Stored items
╭──

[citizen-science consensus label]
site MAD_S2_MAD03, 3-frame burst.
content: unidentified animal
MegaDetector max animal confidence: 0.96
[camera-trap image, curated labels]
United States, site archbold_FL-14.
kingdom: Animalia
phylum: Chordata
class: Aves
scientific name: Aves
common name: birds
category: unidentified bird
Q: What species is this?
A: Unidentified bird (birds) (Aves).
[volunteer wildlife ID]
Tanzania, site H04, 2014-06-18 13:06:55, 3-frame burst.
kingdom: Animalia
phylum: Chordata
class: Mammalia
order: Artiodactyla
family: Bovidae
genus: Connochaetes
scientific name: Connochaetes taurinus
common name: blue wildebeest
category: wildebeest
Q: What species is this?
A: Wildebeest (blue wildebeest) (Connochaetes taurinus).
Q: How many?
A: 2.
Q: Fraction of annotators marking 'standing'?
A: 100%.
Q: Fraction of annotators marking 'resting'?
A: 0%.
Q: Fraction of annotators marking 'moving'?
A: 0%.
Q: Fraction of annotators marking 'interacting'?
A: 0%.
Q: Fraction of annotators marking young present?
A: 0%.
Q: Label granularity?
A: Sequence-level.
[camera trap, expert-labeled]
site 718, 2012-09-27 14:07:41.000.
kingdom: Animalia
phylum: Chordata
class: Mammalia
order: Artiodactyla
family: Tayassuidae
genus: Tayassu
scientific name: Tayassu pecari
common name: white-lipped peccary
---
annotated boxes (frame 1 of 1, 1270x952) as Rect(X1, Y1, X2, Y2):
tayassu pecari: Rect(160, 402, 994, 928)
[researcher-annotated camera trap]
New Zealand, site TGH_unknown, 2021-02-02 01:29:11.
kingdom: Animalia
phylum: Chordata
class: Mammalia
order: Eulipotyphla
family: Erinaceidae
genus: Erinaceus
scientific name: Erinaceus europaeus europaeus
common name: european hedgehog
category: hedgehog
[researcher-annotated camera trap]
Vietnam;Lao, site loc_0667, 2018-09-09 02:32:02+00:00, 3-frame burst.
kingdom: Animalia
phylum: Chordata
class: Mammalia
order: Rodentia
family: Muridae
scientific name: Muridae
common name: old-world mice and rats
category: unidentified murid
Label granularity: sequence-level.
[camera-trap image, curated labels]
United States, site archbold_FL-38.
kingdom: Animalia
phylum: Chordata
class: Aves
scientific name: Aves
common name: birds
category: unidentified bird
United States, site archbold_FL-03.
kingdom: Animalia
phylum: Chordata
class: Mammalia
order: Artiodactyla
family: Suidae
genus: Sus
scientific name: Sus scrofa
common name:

╰──

__PROBLEM TO WORK ON__: In the records above, find every line with the word "scientific" and copy it.

__RESULT FOR THIS EXERCISE__:
scientific name: Aves
scientific name: Connochaetes taurinus
scientific name: Tayassu pecari
scientific name: Erinaceus europaeus europaeus
scientific name: Muridae
scientific name: Aves
scientific name: Sus scrofa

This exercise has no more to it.